Although Camille wasn’t above tucking dollar bills into sexy male strippers’ G-strings or getting toasted on tequila shots. In fact, that was exactly what her sister had planned before they’d gotten the devastating news that Gram-Gram Winter had been diagnosed with Alzheimer’s. Their grandmother was in the early stages and they were determined to make every moment count.

The wedding party would piece together the blocks each quilter had already sewn at home into a memory quilt top. Their father’s mother, who’d taught Ellie and Camille to quilt, would be there for the quilting bee. While Camille was on her honeymoon in Fiji, Ellie would send the quilt out to be finished by an expert with a longarm machine.

A tear trickled down Ellie’s cheek and she swiped it away with her knuckle. Yes, this weekend would be hard, but oh, the memories they would create! She would savor every second, both the bitter and the sweet.

Bittersweet.

Her perennial experience of the Dusty Sagebrush. Ellie pulled out her cell phone and took a snapshot of the sign. First photo in the memory books she would make for Gram-Gram and Camille.

Then she texted her sister: Here.

Camille texted back with a dancing woman emoji. I’m N Cabin 6. Old times’ sake. Text me once U check N.

Ellie: Will do.

Camille: Um, where R U exactly?

Ellie: Front gate.

Camille: Oh . . . BTW . . . There’s something I 4got to warn you about.

Forgot? Ellie frowned. Her younger sister was famous for “forgetting” to tell people uncomfortable things that she didn’t want to deal with face-to-face and springing it on them in a text or email.

Ellie: Oh? Her response was mild. Non-accusatory. She’d struck the right tone.

Camille: Remember Dalton Branch?

The love of her life? Ellie brought a palm to her chest. Um yep. Dalton was unforgettable.

The suspicion she’d held in check slipped out and she couldn’t control her own fingers.  I wasn’t diagnosed with Alzheimer’s.

The second she sent the text, she regretted it. This was Camille’s wedding. She didn’t want to be a fly in the ointment. Weddings were stressful enough. Immediately, she added: Sorry, U know how I feel about Dalton.

Camille: Don’t be mad . . .

Ellie: Please don’t tell me U invited Dalton to the wedding.

Camille: Umm. Not exactly.

Ellie: What exactly?

Camille: Dalton bought the Dusty Sagebrush. U’ll see him when U check in.

 Swearing under her breath, Ellie bit down on the inside of her cheek, an involuntary reaction to the montage of Dalton Branch memories suddenly running through her head.

Dalton on the first day of grief camp, a tall and lanky youth with an impossibly sexy grin, smiling at her as she and Camille stepped off the camp bus. He’d been wearing a white western shirt patterned with black silhouettes of bull riders, which stirred her grief. The hug he’d given her after Camille explained about their dad.
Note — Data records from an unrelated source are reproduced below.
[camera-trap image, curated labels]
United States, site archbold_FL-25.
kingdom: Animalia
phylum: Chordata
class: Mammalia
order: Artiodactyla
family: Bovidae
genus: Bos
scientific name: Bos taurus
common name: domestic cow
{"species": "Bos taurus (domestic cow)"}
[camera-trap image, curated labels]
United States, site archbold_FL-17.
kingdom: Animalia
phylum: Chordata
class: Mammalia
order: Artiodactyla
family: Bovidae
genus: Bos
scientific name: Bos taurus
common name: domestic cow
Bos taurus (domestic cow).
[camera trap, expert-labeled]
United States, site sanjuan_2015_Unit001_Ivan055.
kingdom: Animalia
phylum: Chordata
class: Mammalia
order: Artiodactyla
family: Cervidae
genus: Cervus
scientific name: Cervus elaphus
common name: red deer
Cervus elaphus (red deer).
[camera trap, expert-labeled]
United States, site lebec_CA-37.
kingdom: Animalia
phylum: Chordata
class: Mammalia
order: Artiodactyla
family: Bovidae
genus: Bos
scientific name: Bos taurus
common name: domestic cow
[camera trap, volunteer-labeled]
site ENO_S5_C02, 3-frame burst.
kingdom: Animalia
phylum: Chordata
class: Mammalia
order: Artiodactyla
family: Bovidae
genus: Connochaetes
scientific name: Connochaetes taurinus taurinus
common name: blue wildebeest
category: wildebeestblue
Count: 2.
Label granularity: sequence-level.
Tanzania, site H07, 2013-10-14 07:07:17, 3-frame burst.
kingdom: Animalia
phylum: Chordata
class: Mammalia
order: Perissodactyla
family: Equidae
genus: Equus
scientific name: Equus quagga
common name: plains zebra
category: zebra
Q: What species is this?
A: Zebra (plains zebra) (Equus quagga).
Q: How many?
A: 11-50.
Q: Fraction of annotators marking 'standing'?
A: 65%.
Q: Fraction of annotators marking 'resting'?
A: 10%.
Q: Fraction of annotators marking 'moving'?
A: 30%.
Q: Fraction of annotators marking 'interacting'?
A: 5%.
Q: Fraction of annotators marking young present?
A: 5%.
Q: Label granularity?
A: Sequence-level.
How darn nice that hug had felt.

Dalton, as he waltzed her on the dance floor, his dark eyes lively, his arms loose around her waist, his gaze focused on her.

Dalton taking her fishing and laughing uproariously as she battled to reel in what turned out to be a large stick.

Dalton, as they grew older and their relationship deepened, kissing her for the first time underneath the midnight canopy of stars at Hope Lake the year they were counselors.

Ellie hadn’t thought about Dalton in years, but the old memories were there, tucked down deep inside where she’d shoved them after he’d shattered her heart. Apparently, they’d just been waiting to tumble out. Being at the ranch stirred those memories like a long-handled spoon, scooping to the bottom to mix and blend the old emotions with the surging new ones—hurt, fear, betrayal, hope.

Part of her wanted to whip the truck around and blast out of here. But she was no longer that seventeen-year-old who’d gotten dumped on the same day she’d been accepted into Texas A&M with a full scholarship, hungry to pursue her dream of being a rodeo doctor, making the sport as safe as possible for bull riders and preventing other little girls from losing their daddy the way she and Camille had.

 She could handle Dalton Branch. She was a doctor—accomplished, self-assured, in control.